Problems of physical mechanics, problems of physical mechanics

Obviously, the key to this problem is the top ball.

The gravitational force of the top ball is g, so for the three balls holding it below it, the top ball has a downward pressure on them along the line.

The magnitude of this force divided vertically downward and horizontally is 3 to 1

Then for the ball below, the friction factor should be greater than 3 3 3

For example, I don't need to calculate the moment of the ball above to the ball below, because I directly use the whole method to see the four balls as a whole, and the internal force is considered an internal force, which has nothing to do with the plane.

For the top ball, because the sum of the moment vectors of the three bottom balls is 0, it will not rotate without consideration.

These four spheres are a regular tetrahedral structure, and the downward pressure direction is not 45°, which is the content of the solid geometry.

1. Study any ball below, because at the center of the sphere 0, the point A of the sphere touching the ground, and the three points of the contact point b between the ball and the above sphere, so the three forces are balanced, there are only two possibilities: parallel or intersecting at one point, this problem obviously three forces should be intersected at point B, then the direction of force at point B is the line between B and A, so as to know the direction of force at point B, and then consider the force on the top sphere, a gravity is set to g, and the force direction of the three contact points is known, and these three forces are equal, so these three forces can be calculated. Then according to the angle with the tangent to know the size of the friction, so as to calculate the lower limit of the friction coefficient here, and then calculate the next ball, the two forces are known, calculate the force at point A, you can know the friction force at point A, so as to know the lower limit of the friction coefficient at this point.

Based on the two cases, the maximum friction coefficient is taken, which is the final lower limit.

Let's help you analyze First of all, the fourth ball has an oblique downward force against the other three balls, and the combined force of these three forces is equal to the gravitational force of the ball. To make the four balls stationary, it is necessary to meet the net force on the horizontal plane is 0, and the formula of friction is f = mg, in fact, I can't remember very clearly, the friction force f should be equal to the component of the force of the fourth ball acting on the three balls obliquely downward. As a diagram, we can see that the horizontal angle of the downward force should be 45 degrees.

The magnitude of the diagonal downward force should be 1, so that it should be greater than or equal to 2 6I don't know if it's right! Please forgive me if you make a mistake!

u> = (root number 2) 6. The main difficulty of the problem is the determination of the direction of the force. The center of the four spheres can be connected, and it is found that it is a regular tetrahedron, referring to the relevant properties of the regular tetrahedron, the inclination angle b, cotb=(root number 2) 2, the following is easy to find:

UMG (1 3)mg is greater than or equal to COTB, so u> = (root number 2) 6

It is known that the velocity of the bullet is 500 m s, the firing point is 200 m from the active target, and the velocity of the active target is 3 m s

Seeking: The muzzle should be aimed at the distance l before the direction of the target's movement

Solution: t=s v is obtained from v=s t

There are 200m 500m s = l 3m s

l = A: When firing, the muzzle of the gun should be aimed in front of the direction of the target's movement.

There are two places in this problem where the wall bounces against the bar, point A and point B.

At point B, you can directly use the equilibrium condition in the vertical direction, nb=g at point A to balance with the torque, take point B as the center of rotation, so that the moment of nb and friction is 0, and take the counterclockwise direction as the positive direction

There is equation g*6*

na=3*sqr(7)*g/14

sqr() is the root number.

At the same time, from the balance of forces in the horizontal direction, it can be known that the frictional force is equal to the elastic force of point a.

Hope you're satisfied!

First of all, explain the uniform motion, the concept: 1, the mechanical motion with the same speed specified in junior high school physics is called uniform motion. In junior high school physics teaching, velocity is velocity, and the direction of velocity is not considered.

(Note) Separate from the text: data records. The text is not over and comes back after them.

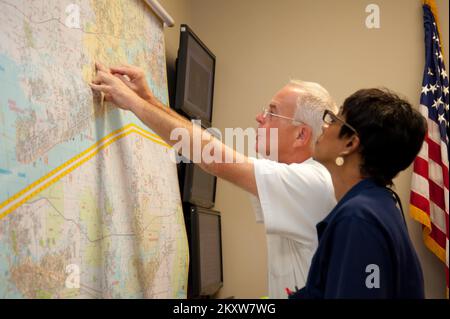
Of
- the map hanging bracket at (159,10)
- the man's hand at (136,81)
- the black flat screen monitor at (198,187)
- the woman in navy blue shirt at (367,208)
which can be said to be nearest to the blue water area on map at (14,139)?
the man's hand at (136,81)

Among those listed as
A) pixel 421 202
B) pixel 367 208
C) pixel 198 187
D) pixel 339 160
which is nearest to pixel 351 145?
pixel 339 160

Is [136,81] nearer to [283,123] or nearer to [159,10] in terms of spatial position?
[283,123]

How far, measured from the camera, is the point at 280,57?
10.8 ft

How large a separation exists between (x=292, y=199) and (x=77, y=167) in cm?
61

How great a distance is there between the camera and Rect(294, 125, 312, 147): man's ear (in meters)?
1.77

2. High school stipulates that the motion through the same displacement in the same time is called uniform motion, that is, the motion that does not change the magnitude and direction of velocity. or a motion with an acceleration of 0.

Therefore, there are the following judgments: when the object is in uniform motion, the acceleration is 0, and the resultant external force is 0;

Case study: the car does a uniform motion, the traction force of the car and the friction of the tire (ideal state) are equal, when hitting a person, the person will be affected by the thrust (the kinetic energy of the car does work), at the same time, the car is affected by the drag (action force and reaction force), because there is kinetic energy converted into work, the speed of the car will drop instantly. (Next, if you don't stop, go around the person, and the car will return to its original speed due to the traction of the car).